DYNAMIC RESPONSE OF DESERT WETLANDS TO ABRUPT CLIMATE CHANGE


SPRINGER, Kathleen1, MANKER, Craig R.1, PIGATI, Jeffrey S.2 and MAHAN, Shannon A.3, (1)Division of Geological Sciences, San Bernardino County Museum, 2024 Orange Tree Lane, Redlands, CA 92374, (2)U.S. Geological Survey, Denver Federal Center, Box 25046, MS-980, Denver, CO 80225, (3)U.S. Geological Survey, Denver Federal Center, Denver, CO 80225, kspringer@sbcm.sbcounty.gov

Paleoclimate proxy datasets from the American Southwest have established atmospheric teleconnections of past stadial/interstadial fluctuations with northern hemispheric climatic data.

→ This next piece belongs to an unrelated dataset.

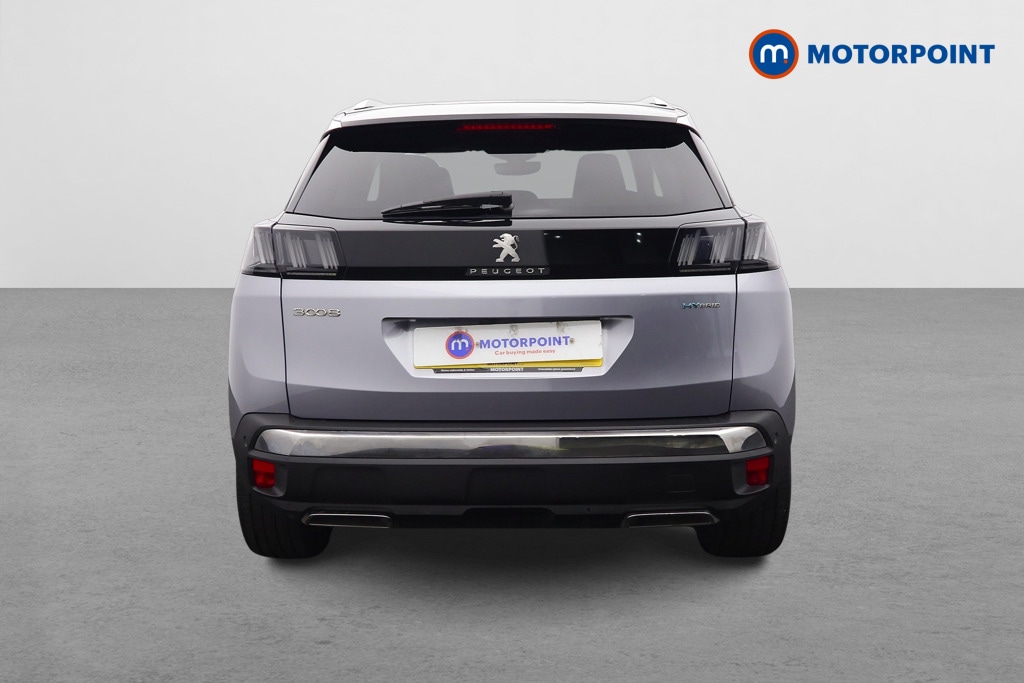Used Peugeot 3008 2022 for sale - 76949379: Photo 6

However, the types of records typically available (pluvial lakes, speleothems, packrat middens) and the general paucity of high-resolution studies have limited our understanding of past ecosystem and/or faunal response to rapid climate change. Wetlands in modern desert environments respond to climatic perturbations. In this study, groundwater discharge deposits (paleowetlands) were employed as a paleoclimate proxy, and underscore the vulnerability of modern spring habitats to changes in climate by documenting the rapid cessation of discharge associated with abrupt climatic warming, and the subsequent collapse of the wetland environments, repeatedly, over the last glacial period. Within the remarkably continuous, fossil-bearing late Pleistocene to Holocene desert wetland deposits of the upper Las Vegas Wash, in southern Nevada, we have established a comprehensive record of groundwater discharge deposits, demonstrating a tight correlation with Greenland/North Atlantic climate proxy data on a sub-millennial scale. The nature of hydrologic response is verified both temporally at high resolution for the last 50 ka as well as stratigraphically and sedimentologically, by recognition of episodes of groundwater discharge during wet/cool times, punctuated by abrupt, relatively brief periods of aridity as evidenced by soil formation, desiccation and erosion associated with warm/dry cycles. This dynamic response bears striking similarly with the established chronology of the Dansgaard-Oeschger and Heinrich events in the Greenland and North Atlantic ice core and marine records. We establish that desert wetlands, as a hydrologic system, and their inset vertebrate faunas, can now be utilized to query regional climate, ecosystem and faunal responses to abrupt, sub-millennial scale shifts in global climate and can be investigated by detailed chrono-stratigraphic analysis, δ18 O and δ13 C of fossil tooth enamel, paleoclimate modeling, and faunal analysis.